We therefore want to put our collective brain trust to work early to think through innovative models for reimbursement. Other gene therapy pioneers have tested pay-for-performance and value-based models; these may well be successful, but it’s still too early to declare them the definitive answer for all gene and cell therapies, especially as the range of approved indications and technologies broadens. We have the opportunity to pioneer our own model to best reflect the value proposition we expect to offer, the cost savings we hope to deliver and the core goal of reaching as many patients as stand to benefit from our therapies.
Understanding the Patient Journey
Underlying all the elements I’ve discussed here is the need to understand the patient journey. This is a foundational element for all our work.
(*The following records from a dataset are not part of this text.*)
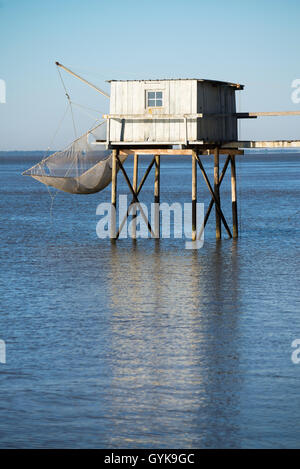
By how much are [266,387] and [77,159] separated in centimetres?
1874

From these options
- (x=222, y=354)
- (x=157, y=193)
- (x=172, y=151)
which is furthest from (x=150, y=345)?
(x=157, y=193)

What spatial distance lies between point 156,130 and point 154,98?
109 centimetres

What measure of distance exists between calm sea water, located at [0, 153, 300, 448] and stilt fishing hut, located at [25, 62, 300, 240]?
2.72 m

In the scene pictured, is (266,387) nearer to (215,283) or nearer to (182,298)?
(182,298)

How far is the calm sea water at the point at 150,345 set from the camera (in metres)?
12.5

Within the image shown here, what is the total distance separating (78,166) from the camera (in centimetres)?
3156

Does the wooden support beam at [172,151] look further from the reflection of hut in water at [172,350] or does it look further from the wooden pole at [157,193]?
the reflection of hut in water at [172,350]

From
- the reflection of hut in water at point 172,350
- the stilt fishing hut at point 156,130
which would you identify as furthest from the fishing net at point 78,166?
the reflection of hut in water at point 172,350

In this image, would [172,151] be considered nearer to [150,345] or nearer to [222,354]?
[150,345]

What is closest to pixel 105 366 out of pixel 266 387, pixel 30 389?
pixel 30 389

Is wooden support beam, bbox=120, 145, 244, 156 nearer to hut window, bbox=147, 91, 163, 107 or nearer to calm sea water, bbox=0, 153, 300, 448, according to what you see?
hut window, bbox=147, 91, 163, 107

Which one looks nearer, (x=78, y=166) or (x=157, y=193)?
(x=78, y=166)

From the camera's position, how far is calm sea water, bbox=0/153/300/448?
12.5 m

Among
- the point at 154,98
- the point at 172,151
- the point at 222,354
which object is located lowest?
the point at 222,354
We need to appreciate at a very deep level what it means for patients to live with these genetic diseases, day in and day out. We need to learn more — from them, not from textbooks — about the strengths, limitations, and burdens of the standard of care. We need to understand what might motivate them to take a leap of faith and enroll in a clinical trial for an investigational gene therapy. And we need to understand who among them would be ideal candidates for the therapy if approved, and how to address the many questions that are bound to arise.
We need to understand, too, the hopes and the hesitations of their loved ones, their physicians, their trusted advocates, and everyone else who might play a role in the anticipated success of our mission.
Perhaps most important, we need to train world-class field teams to work closely with all these stakeholders. To be clear, this is not just a sales force — not in the traditional sense, at least. Their job is more than promoting a pharma product. In the gene therapy realm, we need all our field teams to be creative, empathetic, and mission-driven problem solvers. They must truly understand what patients need and move heaven and earth to make that happen — all in an environment where compliance is fundamental.
As I look back at these recommendations, I must admit, they seem staggering. In truth, though, this is just the beginning. I am adding to my priority “to do” list as I continue to think through the steps we need to take now to ensure we have the capabilities to deliver what we anticipate to be transformational therapies in the future.